Venser breathed four breaths, and with these he pulled every ounce of mana he could tether or muster from the world around. His ears became full with the ringing of its arrival, and soon his brainpan felt as though it would overflow. Phyrexians ran to him and Venser reached out and seized the first one’s arm, bending its body so it fell, baying, to the floor. In the next moment he blinked away and appeared in the very middle of the horde, where he began tapping. Each tap sent a pulse through the metal exoskeleton. The pulse traveled the raceway of metal, picking up speed and amplifying itself. By the time it reached the brains of the creatures, it was powerful enough to cause a massive attack.
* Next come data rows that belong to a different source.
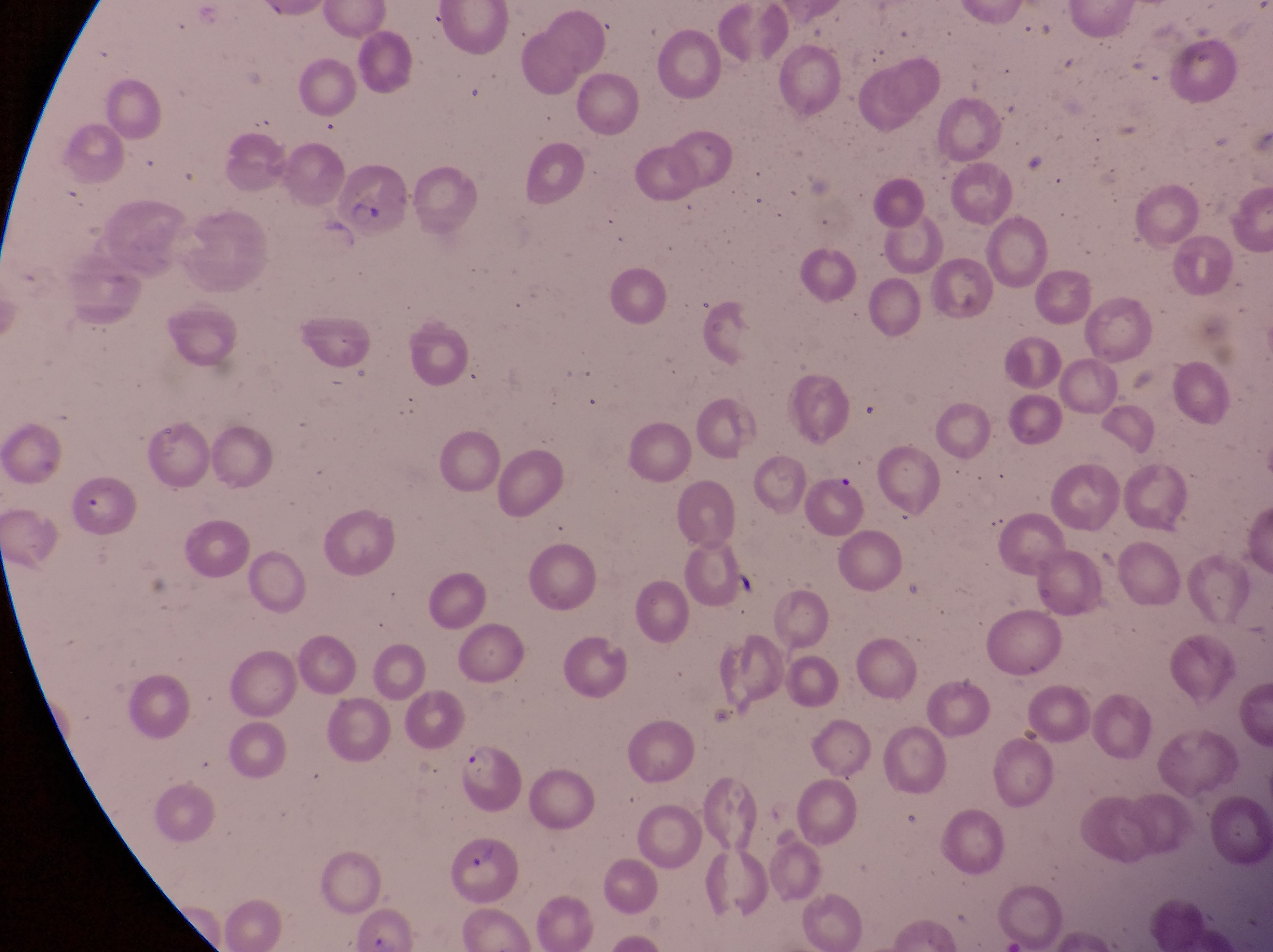

{
  "preparation": "thin blood film",
  "image_size": "1273×952 pixels",
  "magnification": "1000x",
  "country": "Uganda",
  "capture": "smartphone photograph through the eyepiece of an Olympus CX-23 microscope",
  "parasitised_red_blood_cell_locations": "approximate bounding boxes as [left, top, right, bottom] in pixels: [339, 167, 411, 237], [799, 467, 868, 537], [459, 741, 521, 816], [442, 832, 520, 907]",
  "field_of_view": "single"
}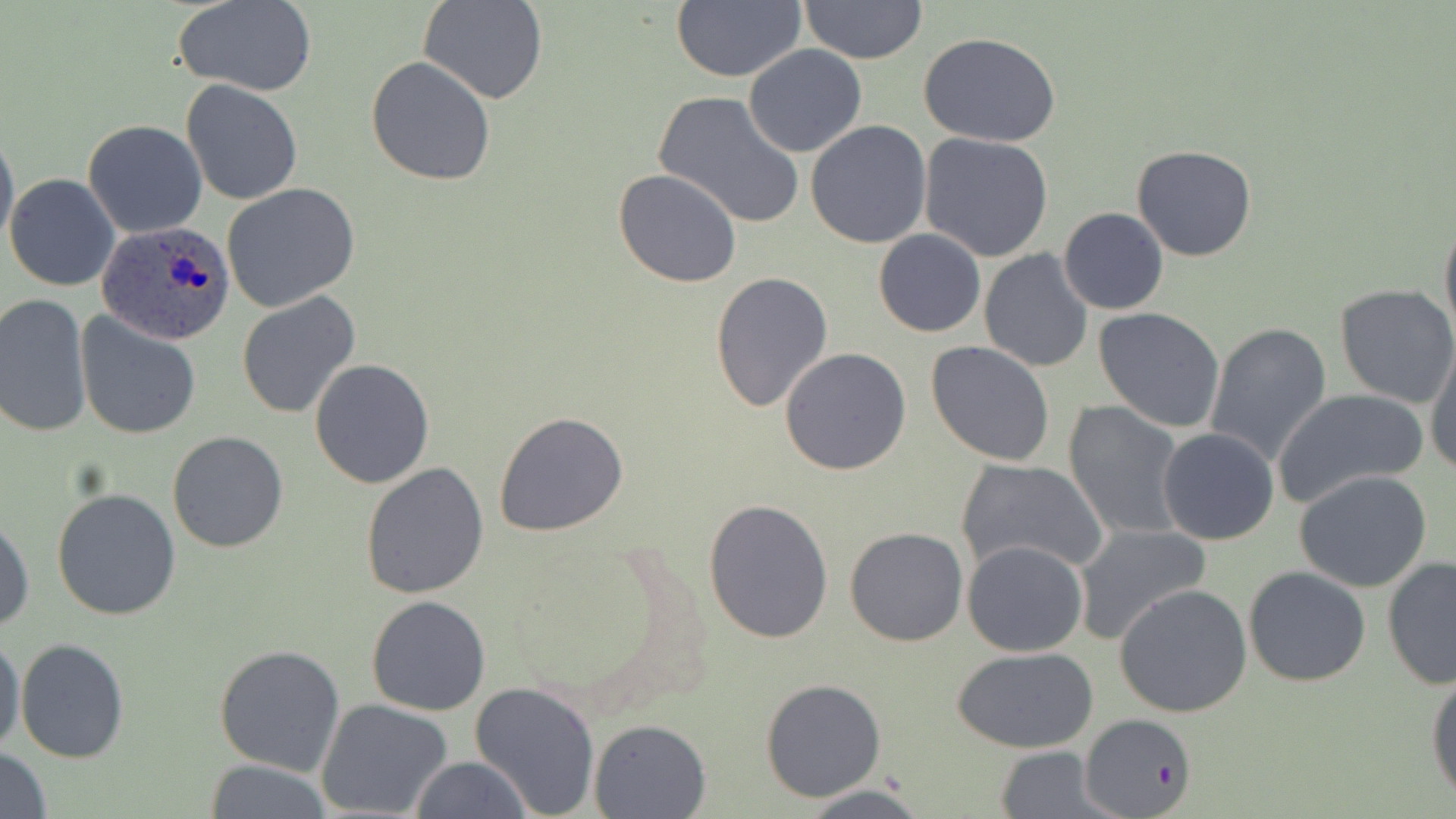
Summary:
  - Coordinate format: approximate bounding boxes as (x1, y1, x2, y2) in pixels
  - Uninfected red blood cell locations: (420, 0, 546, 105), (671, 0, 806, 83), (799, 0, 928, 65), (172, 1, 318, 97), (918, 32, 1063, 148), (743, 44, 867, 159), (366, 56, 496, 187), (181, 81, 303, 205), (651, 89, 806, 229), (83, 119, 208, 238), (805, 119, 932, 250), (0, 125, 18, 254), (918, 132, 1056, 262), (1132, 145, 1257, 262), (613, 168, 741, 288), (5, 174, 120, 292), (220, 182, 361, 312), (1058, 208, 1169, 315), (1439, 215, 1456, 347), (873, 229, 986, 338), (978, 248, 1094, 373), (710, 271, 833, 412), (1334, 283, 1456, 409), (237, 291, 362, 421), (0, 293, 93, 439), (1094, 307, 1225, 432), (76, 310, 201, 442), (1204, 323, 1333, 470), (1424, 336, 1456, 478), (925, 341, 1057, 467), (779, 348, 912, 476), (309, 358, 435, 488), (1272, 390, 1427, 507), (1064, 401, 1186, 540), (495, 411, 628, 537), (1157, 428, 1281, 546), (166, 430, 289, 552), (954, 459, 1108, 578), (360, 461, 491, 599), (1295, 470, 1433, 592), (52, 486, 183, 620), (702, 497, 836, 644), (0, 513, 34, 633), (1073, 523, 1212, 647), (843, 527, 967, 647), (962, 539, 1090, 657), (1382, 557, 1456, 689), (1242, 565, 1371, 687), (1115, 584, 1254, 719), (367, 595, 491, 715), (0, 628, 25, 759), (15, 637, 130, 764), (214, 645, 345, 776), (952, 645, 1101, 753), (1427, 667, 1456, 805), (760, 678, 886, 802), (470, 679, 600, 818), (316, 698, 454, 818), (1081, 714, 1197, 819), (588, 719, 710, 818), (0, 745, 51, 818), (992, 746, 1115, 818), (410, 756, 532, 819), (203, 759, 337, 818), (799, 785, 930, 817)
  - Plasmodium ovale-infected red blood cell locations: (97, 220, 235, 346)
  - Slide-level diagnosis: Plasmodium ovale
  - Modality: light microscopy
  - Preparation: thin blood smear
  - Stain: May-Grünwald-Giemsa
  - Magnification: 1000x
  - Image size: 1456×819 pixels
  - Field of view: one of a larger specimen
The creatures fell seconds after he touched them.

There were piles of dead Phyrexians laid out over the shadowy circle of blue light. Few Phyrexians remained, and those left were being dealt with by Elspeth, who had begun slashing through them one at a time. For one mad second, Venser thought they might actually prevail.

Then more Phyrexians howled into sight. Many more of them, huge levelers, nattering micronaughts, and stinking long-legged beasts with hammered-together armor and black holes for eyes. A force three times again as large as the one they had decimated.

Venser blinked back to Elspeth’s side. The white warrior glanced at him. Her face was sheathed in sweat as she went back to hoisting her sword and slashing it down. Venser’s arms burned and his legs felt flimsy and useless.

The new force of Phyrexians fell on them. Venser was forced back. He looked over just in time to see a pack of large Phyrexians encircle Elspeth so that he could only see the tip of her sword doing its grim work. Then, the sword’s tip, too, disappeared from sight.

This was when he could disappear, Venser knew. This was when he could blink into the darkness and away. He was sure that the guide was out in the darkness waiting. In all likelihood he could find him. But then what? He could not leave, as infected as he was with the Phyrexian oil. He turned back to the Phyrexians.

What had Elspeth said?

‘Heroes shed no tears.’

The Phyrexians hurled themselves onto him, knocking him over. They were on him, smelling like the sewer and popping their joints as they raked their frenzied claws over him. He could not move under the weight of them.

“Hold.”

The voice came loud and clear, and the Phyrexians froze. Venser felt a cold drip on his forehead. A huge Phyrexian was dripping black oil on him from its left eye socket.